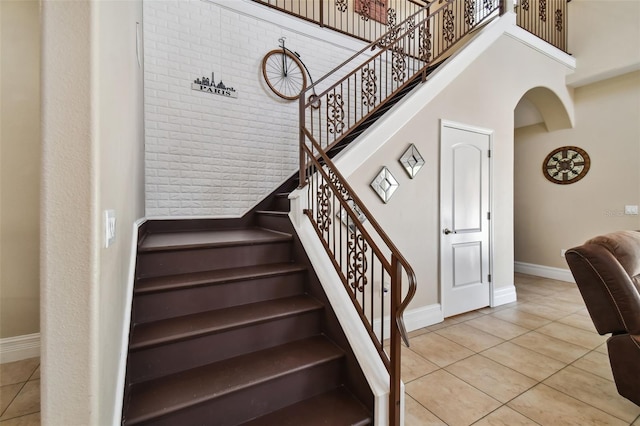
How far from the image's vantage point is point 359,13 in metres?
4.57

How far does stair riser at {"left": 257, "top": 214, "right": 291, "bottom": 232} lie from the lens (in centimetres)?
264

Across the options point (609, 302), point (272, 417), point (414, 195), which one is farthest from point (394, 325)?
point (414, 195)

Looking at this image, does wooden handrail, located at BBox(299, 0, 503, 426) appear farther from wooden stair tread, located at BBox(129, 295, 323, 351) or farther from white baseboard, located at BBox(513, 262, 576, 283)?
white baseboard, located at BBox(513, 262, 576, 283)

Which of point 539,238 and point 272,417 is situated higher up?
point 539,238

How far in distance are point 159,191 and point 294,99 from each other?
2.04 m

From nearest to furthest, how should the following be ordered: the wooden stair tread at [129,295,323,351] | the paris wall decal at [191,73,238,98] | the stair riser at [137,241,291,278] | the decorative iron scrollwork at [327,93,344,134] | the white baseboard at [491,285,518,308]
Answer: the wooden stair tread at [129,295,323,351]
the stair riser at [137,241,291,278]
the decorative iron scrollwork at [327,93,344,134]
the paris wall decal at [191,73,238,98]
the white baseboard at [491,285,518,308]

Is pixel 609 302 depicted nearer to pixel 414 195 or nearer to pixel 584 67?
pixel 414 195

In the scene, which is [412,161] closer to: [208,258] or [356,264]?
[356,264]

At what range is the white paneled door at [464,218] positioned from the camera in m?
3.26

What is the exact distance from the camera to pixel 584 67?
443 centimetres

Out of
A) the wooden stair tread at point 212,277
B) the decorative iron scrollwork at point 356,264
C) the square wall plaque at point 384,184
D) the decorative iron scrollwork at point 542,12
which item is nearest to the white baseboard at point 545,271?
the square wall plaque at point 384,184

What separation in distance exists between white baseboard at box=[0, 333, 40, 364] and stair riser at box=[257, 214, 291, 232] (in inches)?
84.9

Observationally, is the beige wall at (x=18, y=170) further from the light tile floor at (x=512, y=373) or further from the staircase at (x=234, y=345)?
the light tile floor at (x=512, y=373)

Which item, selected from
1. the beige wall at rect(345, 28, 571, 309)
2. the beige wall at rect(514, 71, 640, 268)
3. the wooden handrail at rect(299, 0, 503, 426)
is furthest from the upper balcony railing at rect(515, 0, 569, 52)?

■ EXERCISE AIM:
Convert the part of the data that opens with the line containing "What is the" and closes with the final line of the data, both included, into a numbered list, omitting blank lines.

■ EXERCISE ANSWER:
1. What is the exact distance from the camera to pixel 584 67?
2. 443 centimetres
3. Out of
4. A) the wooden stair tread at point 212,277
5. B) the decorative iron scrollwork at point 356,264
6. C) the square wall plaque at point 384,184
7. D) the decorative iron scrollwork at point 542,12
8. which item is nearest to the white baseboard at point 545,271?
9. the square wall plaque at point 384,184
10. What separation in distance exists between white baseboard at box=[0, 333, 40, 364] and stair riser at box=[257, 214, 291, 232] (in inches)?
11. 84.9
12. Observationally, is the beige wall at (x=18, y=170) further from the light tile floor at (x=512, y=373) or further from the staircase at (x=234, y=345)?
13. the light tile floor at (x=512, y=373)
14. Which item, selected from
15. 1. the beige wall at rect(345, 28, 571, 309)
16. 2. the beige wall at rect(514, 71, 640, 268)
17. 3. the wooden handrail at rect(299, 0, 503, 426)
18. is furthest from the upper balcony railing at rect(515, 0, 569, 52)?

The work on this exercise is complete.